Город зажег ночные огни, Борис. Мы идем по улице Пестеля из рисовальных классов. Мы художники. Дневной свет померк, город зажигает уличные фонари. Огни везде. Они отражаются в Фонтанке, как в черном зеркале, они множатся. Мокрый асфальт светится цветными бликами. Лица людей освещены ночным светом, они улыбаются нам, потому что мы счастливы. Потому что мы очень молоды. Борис одет в черный, бархатный пиджак, он очень экстравагантен, он очень похож на молодого Модильяни. А собственно, Модильяни всегда останется только молодым. И грустно, и хорошо от этой мысли. Борис среднего роста, с «головой Антиноя». Он изящно сложен, обладает магнетическим мужским обаянием, именно поэтому, он так любим. Но это совершенно не важно. Борис, художник от Бога, он живописец. Он может написать гениально натюрморт тремя красками. Мы подходим к Литейному проспекту, вереница блестящих машин с зажженными фарами несется мимо нас по дороге
Что можно сказать о счастье? Это, когда ты хочешь обнять весь мир, когда ты растворяешься в нем, и чувствуешь его пульс, как свой. Вот дом Мурузи и Поэт приветствует нас, он смотрит в окно, он машет нам рукой.
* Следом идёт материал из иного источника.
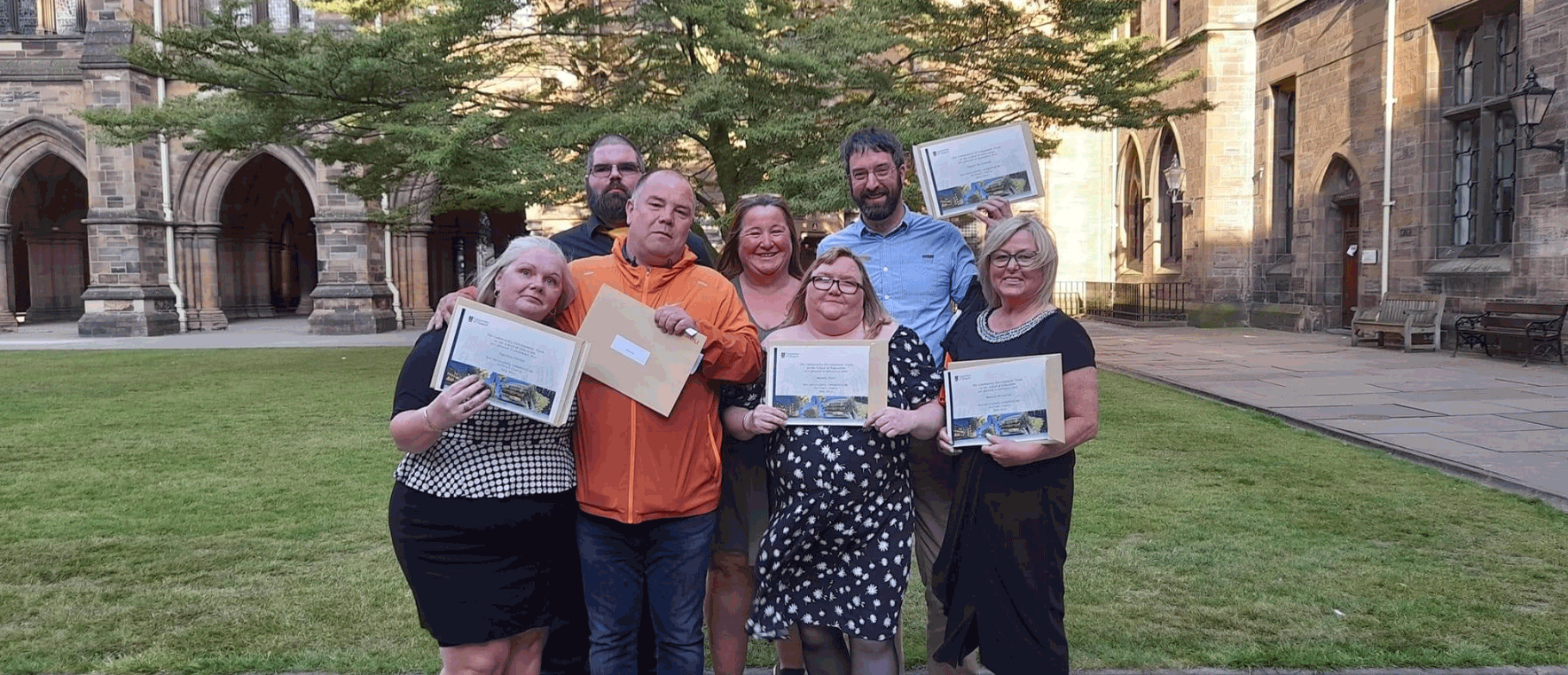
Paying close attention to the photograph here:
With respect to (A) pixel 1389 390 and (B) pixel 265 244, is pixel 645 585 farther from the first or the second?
(B) pixel 265 244

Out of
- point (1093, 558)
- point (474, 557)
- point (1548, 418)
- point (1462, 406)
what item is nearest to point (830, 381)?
point (474, 557)

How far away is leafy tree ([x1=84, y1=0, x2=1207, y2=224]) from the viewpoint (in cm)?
1072

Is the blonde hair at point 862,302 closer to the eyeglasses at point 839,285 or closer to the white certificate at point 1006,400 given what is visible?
the eyeglasses at point 839,285

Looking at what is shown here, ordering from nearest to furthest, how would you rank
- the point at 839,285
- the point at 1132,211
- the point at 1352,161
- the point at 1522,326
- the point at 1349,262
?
1. the point at 839,285
2. the point at 1522,326
3. the point at 1352,161
4. the point at 1349,262
5. the point at 1132,211

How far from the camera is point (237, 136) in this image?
11.8 m

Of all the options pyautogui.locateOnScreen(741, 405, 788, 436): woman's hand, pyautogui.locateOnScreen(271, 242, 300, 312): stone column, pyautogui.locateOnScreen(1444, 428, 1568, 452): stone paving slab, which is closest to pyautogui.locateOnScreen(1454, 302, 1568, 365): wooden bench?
pyautogui.locateOnScreen(1444, 428, 1568, 452): stone paving slab

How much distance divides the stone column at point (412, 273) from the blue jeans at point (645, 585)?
78.8ft

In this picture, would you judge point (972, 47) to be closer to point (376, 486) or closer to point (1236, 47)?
point (376, 486)

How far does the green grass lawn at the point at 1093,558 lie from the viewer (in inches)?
149

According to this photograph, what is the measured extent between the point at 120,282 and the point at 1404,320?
86.6ft

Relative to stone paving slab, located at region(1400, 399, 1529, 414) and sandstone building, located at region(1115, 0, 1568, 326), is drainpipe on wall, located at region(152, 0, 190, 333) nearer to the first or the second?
sandstone building, located at region(1115, 0, 1568, 326)

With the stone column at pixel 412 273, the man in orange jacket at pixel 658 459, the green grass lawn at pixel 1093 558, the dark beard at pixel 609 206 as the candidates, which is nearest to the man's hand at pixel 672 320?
the man in orange jacket at pixel 658 459

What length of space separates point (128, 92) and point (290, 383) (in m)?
14.6

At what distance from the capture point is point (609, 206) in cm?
363
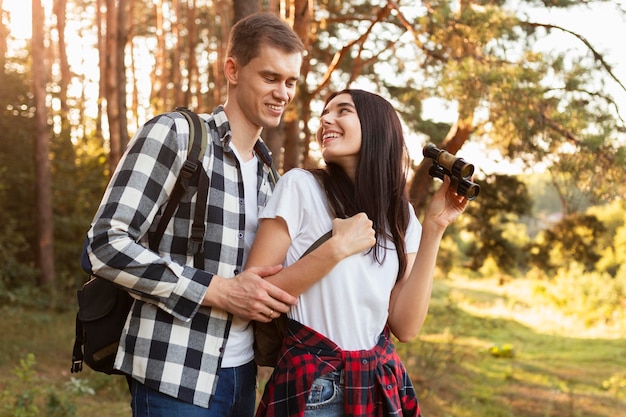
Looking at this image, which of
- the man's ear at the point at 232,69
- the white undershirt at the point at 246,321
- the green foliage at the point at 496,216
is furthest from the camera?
the green foliage at the point at 496,216

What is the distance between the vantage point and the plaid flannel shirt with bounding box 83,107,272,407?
6.73 feet

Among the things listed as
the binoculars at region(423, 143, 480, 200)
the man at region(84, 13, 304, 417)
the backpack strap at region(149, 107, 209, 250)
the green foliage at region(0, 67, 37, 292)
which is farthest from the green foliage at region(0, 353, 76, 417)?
the green foliage at region(0, 67, 37, 292)

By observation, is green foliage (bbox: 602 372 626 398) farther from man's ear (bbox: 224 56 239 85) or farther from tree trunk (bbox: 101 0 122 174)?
tree trunk (bbox: 101 0 122 174)

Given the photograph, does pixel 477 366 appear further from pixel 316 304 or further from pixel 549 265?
pixel 316 304

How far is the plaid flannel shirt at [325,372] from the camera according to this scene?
2.12m

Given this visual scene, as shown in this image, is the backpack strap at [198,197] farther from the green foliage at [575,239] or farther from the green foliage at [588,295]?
the green foliage at [588,295]

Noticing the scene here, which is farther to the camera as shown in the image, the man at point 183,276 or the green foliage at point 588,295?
the green foliage at point 588,295

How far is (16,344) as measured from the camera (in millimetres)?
9383

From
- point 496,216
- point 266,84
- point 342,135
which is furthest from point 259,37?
point 496,216

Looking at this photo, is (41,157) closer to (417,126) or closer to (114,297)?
(417,126)

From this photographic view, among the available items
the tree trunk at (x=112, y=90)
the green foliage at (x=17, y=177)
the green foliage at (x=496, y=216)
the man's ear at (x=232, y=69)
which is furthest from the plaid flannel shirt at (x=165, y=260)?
the green foliage at (x=17, y=177)

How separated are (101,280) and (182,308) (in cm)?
31

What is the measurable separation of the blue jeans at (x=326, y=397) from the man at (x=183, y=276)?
0.83 ft

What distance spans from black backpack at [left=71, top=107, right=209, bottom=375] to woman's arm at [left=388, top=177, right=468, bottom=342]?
704 millimetres
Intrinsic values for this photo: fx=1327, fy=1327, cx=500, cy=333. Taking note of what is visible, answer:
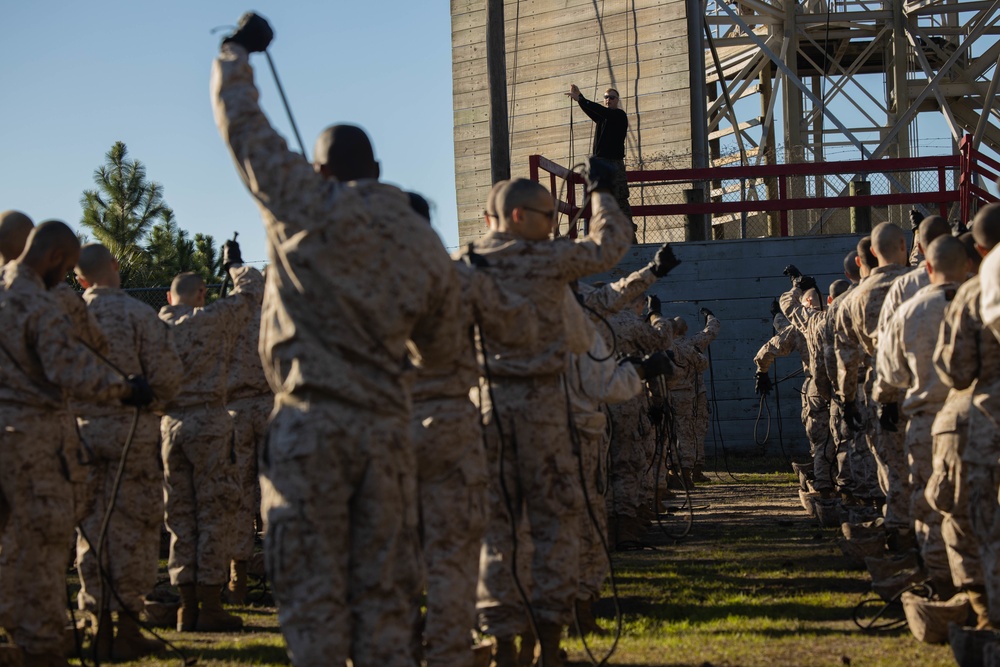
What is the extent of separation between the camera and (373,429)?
15.4 ft

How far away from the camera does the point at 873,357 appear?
Answer: 10281 millimetres

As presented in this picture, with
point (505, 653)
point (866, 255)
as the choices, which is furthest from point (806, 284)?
point (505, 653)

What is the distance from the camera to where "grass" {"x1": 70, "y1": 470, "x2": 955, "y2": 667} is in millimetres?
7137

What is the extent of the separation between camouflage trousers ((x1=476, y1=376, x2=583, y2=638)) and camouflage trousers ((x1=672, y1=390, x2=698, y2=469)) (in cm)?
1145

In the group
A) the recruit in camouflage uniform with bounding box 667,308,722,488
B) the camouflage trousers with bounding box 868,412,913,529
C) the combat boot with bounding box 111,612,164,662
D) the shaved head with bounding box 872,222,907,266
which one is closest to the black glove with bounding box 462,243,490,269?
the combat boot with bounding box 111,612,164,662

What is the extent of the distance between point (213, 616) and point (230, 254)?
2496mm

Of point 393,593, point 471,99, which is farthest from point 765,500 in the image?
point 471,99

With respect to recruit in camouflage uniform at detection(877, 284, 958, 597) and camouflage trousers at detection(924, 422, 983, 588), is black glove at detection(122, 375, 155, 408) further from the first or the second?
recruit in camouflage uniform at detection(877, 284, 958, 597)

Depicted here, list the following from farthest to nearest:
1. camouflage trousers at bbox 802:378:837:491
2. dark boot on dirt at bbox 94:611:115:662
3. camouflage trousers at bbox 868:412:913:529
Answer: camouflage trousers at bbox 802:378:837:491
camouflage trousers at bbox 868:412:913:529
dark boot on dirt at bbox 94:611:115:662

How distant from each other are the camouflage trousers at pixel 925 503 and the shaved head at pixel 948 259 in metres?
0.87

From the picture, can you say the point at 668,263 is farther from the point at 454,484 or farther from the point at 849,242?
the point at 849,242

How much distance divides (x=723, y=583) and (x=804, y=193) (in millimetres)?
15254

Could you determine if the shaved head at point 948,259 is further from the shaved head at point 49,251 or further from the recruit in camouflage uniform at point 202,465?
the shaved head at point 49,251

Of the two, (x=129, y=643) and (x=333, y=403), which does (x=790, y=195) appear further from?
(x=333, y=403)
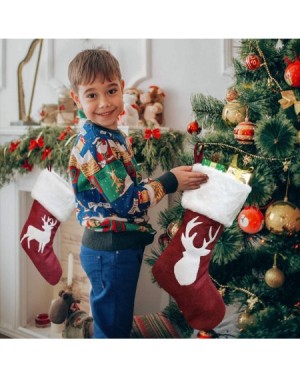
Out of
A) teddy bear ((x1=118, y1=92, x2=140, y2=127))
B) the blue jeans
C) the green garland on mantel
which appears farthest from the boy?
teddy bear ((x1=118, y1=92, x2=140, y2=127))

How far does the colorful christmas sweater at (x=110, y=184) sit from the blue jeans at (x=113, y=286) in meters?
0.06

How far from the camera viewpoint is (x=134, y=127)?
1250 millimetres

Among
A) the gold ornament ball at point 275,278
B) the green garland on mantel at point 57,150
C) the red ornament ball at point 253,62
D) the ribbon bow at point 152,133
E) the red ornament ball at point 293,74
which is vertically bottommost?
the gold ornament ball at point 275,278

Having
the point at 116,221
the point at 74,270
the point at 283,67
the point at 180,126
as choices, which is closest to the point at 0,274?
the point at 74,270

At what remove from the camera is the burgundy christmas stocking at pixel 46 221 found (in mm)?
1180

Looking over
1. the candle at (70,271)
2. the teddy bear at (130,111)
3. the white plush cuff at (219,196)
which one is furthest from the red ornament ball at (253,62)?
the candle at (70,271)

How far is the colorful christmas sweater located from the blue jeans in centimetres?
6

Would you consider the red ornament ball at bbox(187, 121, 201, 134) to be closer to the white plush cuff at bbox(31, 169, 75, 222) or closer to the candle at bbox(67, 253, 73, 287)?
the white plush cuff at bbox(31, 169, 75, 222)

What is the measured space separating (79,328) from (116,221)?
408mm

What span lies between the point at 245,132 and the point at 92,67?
14.3 inches

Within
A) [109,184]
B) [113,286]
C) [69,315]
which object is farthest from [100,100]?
[69,315]

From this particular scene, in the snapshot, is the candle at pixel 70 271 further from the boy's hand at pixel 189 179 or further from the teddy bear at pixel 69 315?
the boy's hand at pixel 189 179

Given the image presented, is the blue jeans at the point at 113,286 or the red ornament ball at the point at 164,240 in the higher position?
the red ornament ball at the point at 164,240
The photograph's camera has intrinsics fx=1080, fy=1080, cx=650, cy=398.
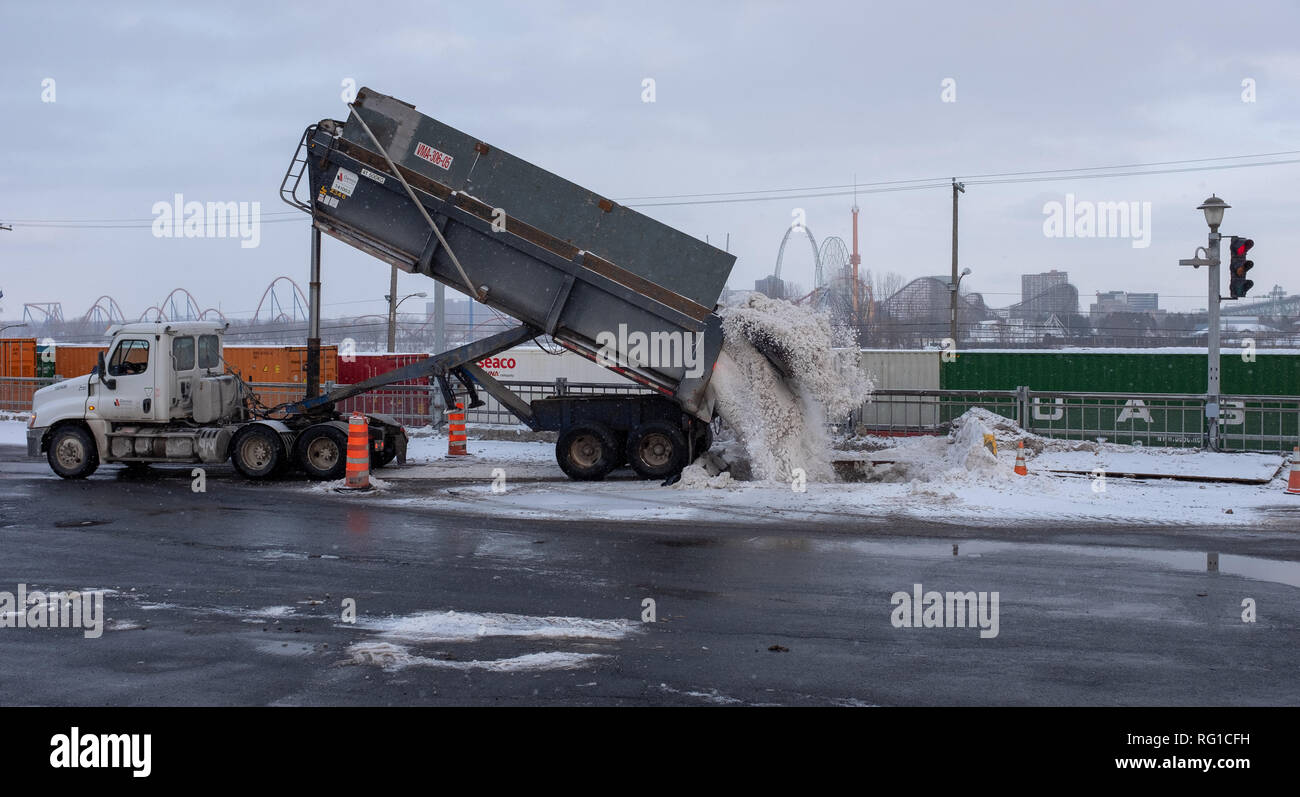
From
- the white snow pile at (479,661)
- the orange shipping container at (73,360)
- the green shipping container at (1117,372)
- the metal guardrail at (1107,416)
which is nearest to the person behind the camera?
the white snow pile at (479,661)

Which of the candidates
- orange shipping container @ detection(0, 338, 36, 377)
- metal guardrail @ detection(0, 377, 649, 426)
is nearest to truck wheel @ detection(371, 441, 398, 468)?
metal guardrail @ detection(0, 377, 649, 426)

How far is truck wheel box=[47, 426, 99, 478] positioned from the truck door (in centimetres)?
50

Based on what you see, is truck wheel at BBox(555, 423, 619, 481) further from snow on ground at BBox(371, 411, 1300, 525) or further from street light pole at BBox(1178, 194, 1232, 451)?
street light pole at BBox(1178, 194, 1232, 451)

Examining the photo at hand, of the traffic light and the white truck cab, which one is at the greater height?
the traffic light

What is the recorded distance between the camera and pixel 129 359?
17.3m

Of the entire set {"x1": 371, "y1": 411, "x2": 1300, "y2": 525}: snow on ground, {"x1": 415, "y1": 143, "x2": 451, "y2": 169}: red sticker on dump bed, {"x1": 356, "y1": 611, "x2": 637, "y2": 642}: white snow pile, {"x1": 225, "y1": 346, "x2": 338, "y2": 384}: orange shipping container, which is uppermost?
{"x1": 415, "y1": 143, "x2": 451, "y2": 169}: red sticker on dump bed

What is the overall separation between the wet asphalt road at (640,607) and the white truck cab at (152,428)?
2818mm

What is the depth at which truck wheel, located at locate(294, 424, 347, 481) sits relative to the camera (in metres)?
17.3

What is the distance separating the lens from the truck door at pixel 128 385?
1717 cm

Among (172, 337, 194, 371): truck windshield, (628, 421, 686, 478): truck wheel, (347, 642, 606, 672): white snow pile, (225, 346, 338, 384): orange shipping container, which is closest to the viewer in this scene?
(347, 642, 606, 672): white snow pile

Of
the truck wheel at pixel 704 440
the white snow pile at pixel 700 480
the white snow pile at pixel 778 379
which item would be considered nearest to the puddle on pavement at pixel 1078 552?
the white snow pile at pixel 700 480

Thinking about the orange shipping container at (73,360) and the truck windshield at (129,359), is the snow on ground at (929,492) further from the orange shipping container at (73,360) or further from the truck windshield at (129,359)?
the orange shipping container at (73,360)
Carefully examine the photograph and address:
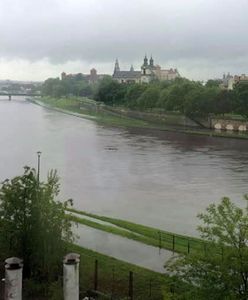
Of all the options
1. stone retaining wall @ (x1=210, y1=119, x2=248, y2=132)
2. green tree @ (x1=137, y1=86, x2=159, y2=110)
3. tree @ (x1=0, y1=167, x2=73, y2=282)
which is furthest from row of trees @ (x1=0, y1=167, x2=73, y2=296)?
green tree @ (x1=137, y1=86, x2=159, y2=110)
Потом разворачивается и уходит, читая картавым, певучим голосом свою поэму

      «Ах, улыбнись, ах, улыбнись, во след махни рукой
Когда на миг все люди замолчат
Не далеко, за цинковой рекой
Твои шаги на целый мир звучат…»

Борис обнимает меня за плечи и целует в губы. Наши шаги звучат «на целый мир».


Париж. Улица Фальгьер, 14
Моди вышел из особняка дома Фальгьер, что расположился на пустыре Монпарнас. Сегодня весь день шел дождь, Моди с наслаждением вдохнул сырой воздух, «В дождь Париж расцветал, словно серая роза». Он остановился, и прислушался к шуму тяжелых капель. Затем, долго смотрел на бегущую по тротуару воду, и неожиданно для себя, запел итальянскую песню. Он был счастлив сегодня. Моди оглянулся на небольшой серый дом, в котором поселился не так давно. «Розовая вилла», подумал он, и улыбнулся. Да, когда — то она была розовой. Моди открыл большой, черный зонт и быстро пошел по направлению к бульвару Сен — Мишель. Он спешил к Анне. Эта русская была прекрасная и неожиданная, совсем непонятная для него. «Моя египтянка» — говорил Амедео, глядя на неё. Последние недели он неотступно думал о ней. Весь день, он работал над своей скульптурой. А когда взошло солнце, он снова принялся за дело. И «стук его молоточка был слышен в начале улицы». Его каменный портрет, смотрел с усмешкой на него миндалевидными глазами. Или так показалось ему? И ведь он не пил вина сегодня…
Эти каменные портреты, как наваждение. Высота. Его резец и кисть всегда стремились к высоте. Высота неба, высота духа. Она, его дева, его муза имела этот лик. В портрете все линии были мягкие и вытянутые, они были сжаты в одну форму, только короткие волосы, как ветер или крылья вырывались из этой замкнутой сферы. Солнце осветило портрет, и он изменился, как меняется человеческое лицо от падающего на него луча света. «Египтянка», — произнес Амедео. И каменное божество приоткрыло свои глаза. Он полил скульптуру водой, и смотрел, как капли стекают по лику. Амедео решил оставить работу. Он зашел в свою комнату. На столе стояла початая бутылка красного вина. Он налил себе большой бокал, посмотрел на его пурпурно — красный цвет. И залпом выпил. Он хотел придать себе уверенности. Моди подумал, что сегодня ничего не ел, он попросту забыл о еде. Ночью кашель не мучил его, и он чувствовал прилив сил. Пора. Она приехала, и она ждала его. А их встреча сияла для него рассветом чувств и вдохновения.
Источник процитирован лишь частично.